The past few days while not at work I have been thinking a bit about binary deobfuscation, as I’m spending some of my spare time cracking an obfuscated binary.
The anti-disassembly and anti-debugging tricks used in this binary are fairly extensive, ranging from jmps in the middle of instructions (why does this still throw IDA pro off guard this much? At least in a graph representation it should be easily possible to follow both execution paths, so that they can be displayed in an intuitive manner), to insertion of redundant code, nanomites all over the place and so on.
The redundant code introduced by their protection scheme is fairly standard though, and come down to inserted ranges of nop-equivalent code. These redundancies can be easily eliminated through static peephole optimizations, which I implemented in a simple IDC script.
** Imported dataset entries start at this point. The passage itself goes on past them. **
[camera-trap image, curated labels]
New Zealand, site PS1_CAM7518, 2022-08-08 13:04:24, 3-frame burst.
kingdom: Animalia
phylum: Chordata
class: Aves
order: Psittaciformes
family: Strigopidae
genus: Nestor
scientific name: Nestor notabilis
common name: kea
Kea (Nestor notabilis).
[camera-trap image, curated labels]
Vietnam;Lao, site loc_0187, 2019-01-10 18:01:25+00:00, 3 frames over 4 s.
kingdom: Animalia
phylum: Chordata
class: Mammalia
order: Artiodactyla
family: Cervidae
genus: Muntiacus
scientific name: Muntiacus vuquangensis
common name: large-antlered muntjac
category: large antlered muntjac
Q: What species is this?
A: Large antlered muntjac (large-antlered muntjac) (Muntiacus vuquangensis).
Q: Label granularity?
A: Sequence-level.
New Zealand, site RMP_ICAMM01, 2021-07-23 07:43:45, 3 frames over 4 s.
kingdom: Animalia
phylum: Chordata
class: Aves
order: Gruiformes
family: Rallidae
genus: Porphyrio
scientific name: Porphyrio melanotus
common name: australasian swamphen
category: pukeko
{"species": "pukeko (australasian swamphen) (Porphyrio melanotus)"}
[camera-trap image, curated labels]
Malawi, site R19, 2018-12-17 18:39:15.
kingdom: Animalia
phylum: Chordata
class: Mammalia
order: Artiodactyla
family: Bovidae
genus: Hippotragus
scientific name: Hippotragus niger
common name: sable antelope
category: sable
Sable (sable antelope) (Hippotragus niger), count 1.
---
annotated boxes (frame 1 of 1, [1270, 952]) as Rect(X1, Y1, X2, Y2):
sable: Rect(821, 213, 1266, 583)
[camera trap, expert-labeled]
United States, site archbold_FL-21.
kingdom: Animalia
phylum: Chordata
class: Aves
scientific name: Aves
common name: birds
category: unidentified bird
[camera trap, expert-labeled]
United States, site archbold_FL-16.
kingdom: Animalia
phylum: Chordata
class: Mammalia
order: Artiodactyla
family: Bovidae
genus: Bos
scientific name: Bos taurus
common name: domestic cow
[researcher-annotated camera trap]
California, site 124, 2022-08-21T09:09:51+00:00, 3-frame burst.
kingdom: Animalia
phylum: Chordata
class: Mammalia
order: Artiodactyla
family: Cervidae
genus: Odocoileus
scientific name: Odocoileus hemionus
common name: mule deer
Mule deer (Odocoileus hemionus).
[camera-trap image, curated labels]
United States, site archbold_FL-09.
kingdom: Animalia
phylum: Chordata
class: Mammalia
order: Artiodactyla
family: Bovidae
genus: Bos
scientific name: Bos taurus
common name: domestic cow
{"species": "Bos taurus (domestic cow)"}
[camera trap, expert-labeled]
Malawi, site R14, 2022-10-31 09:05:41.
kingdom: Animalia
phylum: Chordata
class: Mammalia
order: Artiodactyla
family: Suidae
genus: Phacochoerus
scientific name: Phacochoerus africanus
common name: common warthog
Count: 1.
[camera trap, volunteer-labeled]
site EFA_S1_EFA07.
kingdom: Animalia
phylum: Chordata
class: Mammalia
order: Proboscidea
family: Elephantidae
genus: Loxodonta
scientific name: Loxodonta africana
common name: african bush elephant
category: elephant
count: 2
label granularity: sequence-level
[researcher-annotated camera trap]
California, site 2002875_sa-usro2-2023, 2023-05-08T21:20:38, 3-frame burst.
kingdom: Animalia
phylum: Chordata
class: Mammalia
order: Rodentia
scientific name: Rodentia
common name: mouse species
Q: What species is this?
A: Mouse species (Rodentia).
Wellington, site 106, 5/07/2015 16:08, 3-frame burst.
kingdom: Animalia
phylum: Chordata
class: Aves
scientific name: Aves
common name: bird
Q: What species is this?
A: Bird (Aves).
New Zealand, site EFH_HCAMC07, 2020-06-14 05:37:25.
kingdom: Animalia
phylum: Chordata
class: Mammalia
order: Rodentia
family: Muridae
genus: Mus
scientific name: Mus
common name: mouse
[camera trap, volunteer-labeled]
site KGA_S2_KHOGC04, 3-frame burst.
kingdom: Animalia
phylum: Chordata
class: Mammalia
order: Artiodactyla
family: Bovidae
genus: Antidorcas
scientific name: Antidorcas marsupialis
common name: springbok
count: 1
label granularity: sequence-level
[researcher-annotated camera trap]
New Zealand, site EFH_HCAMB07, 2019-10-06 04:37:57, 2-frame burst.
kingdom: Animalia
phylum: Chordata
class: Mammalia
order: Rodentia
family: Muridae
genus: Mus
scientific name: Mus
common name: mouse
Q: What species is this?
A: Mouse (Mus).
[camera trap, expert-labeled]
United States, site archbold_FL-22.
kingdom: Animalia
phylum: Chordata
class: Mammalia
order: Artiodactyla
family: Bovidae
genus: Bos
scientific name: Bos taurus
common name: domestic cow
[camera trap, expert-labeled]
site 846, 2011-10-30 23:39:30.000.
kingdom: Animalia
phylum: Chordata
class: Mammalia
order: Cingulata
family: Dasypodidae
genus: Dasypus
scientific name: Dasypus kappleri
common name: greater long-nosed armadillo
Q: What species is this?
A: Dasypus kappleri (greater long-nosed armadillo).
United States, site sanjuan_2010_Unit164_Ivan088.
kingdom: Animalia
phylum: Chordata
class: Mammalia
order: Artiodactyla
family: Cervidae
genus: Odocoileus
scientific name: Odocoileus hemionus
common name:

However, when one thinks about this a bit, peephole optimization to eliminate such code is a fairly unsafe process if the introduced redundant code is more sophisticated.
To illustrate this, I often ran into an instruction pair such as:
xchg eax, edx xchg eax, edx
Of course my IDC script quickly eliminated this as redundant code, but now consider the following situation:
xchg eax, edx yadda: xchg eax, edx
Obviously this means we cannot trivially eliminate these xchg pairs as they’re not part of the same basic block. We might be able to eliminate them though if all execution paths leading to ‘yadda’ also contain an instruction such as xchg eax, edx. This is already less trivial, but addressable by static analysis tools.
But how about the situation where the disassembler, say IDA, cannot find a cross reference to yadda in the first place? I.e. when yadda is a dynamically calculated target? This would mean that my script (and likely others that focus on static reduction of redundant code) will eliminate these instructions without a second thought, making it a destructive operation.
Now forceful construction of such situations is also doable; suppose at some point in the original program there is a xchg eax, edx instruction, we could decide to create a stub function in the program containing only assumed noop codes, par examplum the following:
yadda: add eax, 10 sub eax, 20 lea eax, [eax+10] pushf test eax, 0xbadc0de popf xchg eax, edx xchg eax, edx and edx, 0xFFFFFFFF ret
This would appear like a function containing only redundant code, and we could insert calls to it in many places, which deobfuscators would likely eliminate altogether with the function. But if we start replacing xchg eax, edx instructions in our original program with dynamically calculated call instructions to the second xchg instruction in the function such an elimination would be a destructive operation.
This example presented such a trick by abusing two instructions in a row, but it may also be possible to perform this trick when an instruction with multiple bytes is involved, where for instance the operand is an instruction itself. Consider:
yadda: and esi, esi
Dynamically branching to yadda + 1 (which by the way is 0xF6 — the opcode for div) will also wreak havoc on unsuspecting redundancy elimination. Pure static analysis of binaries containing these tricks seems a fairly inadequate approach to me.